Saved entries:
──────────

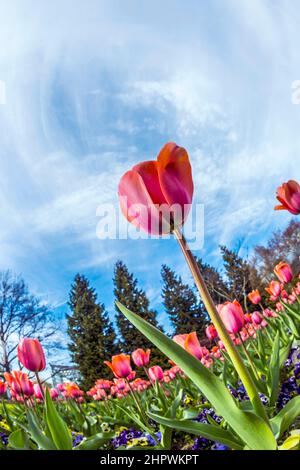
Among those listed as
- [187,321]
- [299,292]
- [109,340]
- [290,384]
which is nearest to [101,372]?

──────────

## TASK DIRECTIONS
Rewrite the records above, replacing "nearest" with "closest" and leaving everything else the same. Omit the pictures from your answer.

## COMPLETE RESPONSE
Among those listed as
- [187,321]
- [299,292]
- [109,340]
- [290,384]
which is closest to [101,372]?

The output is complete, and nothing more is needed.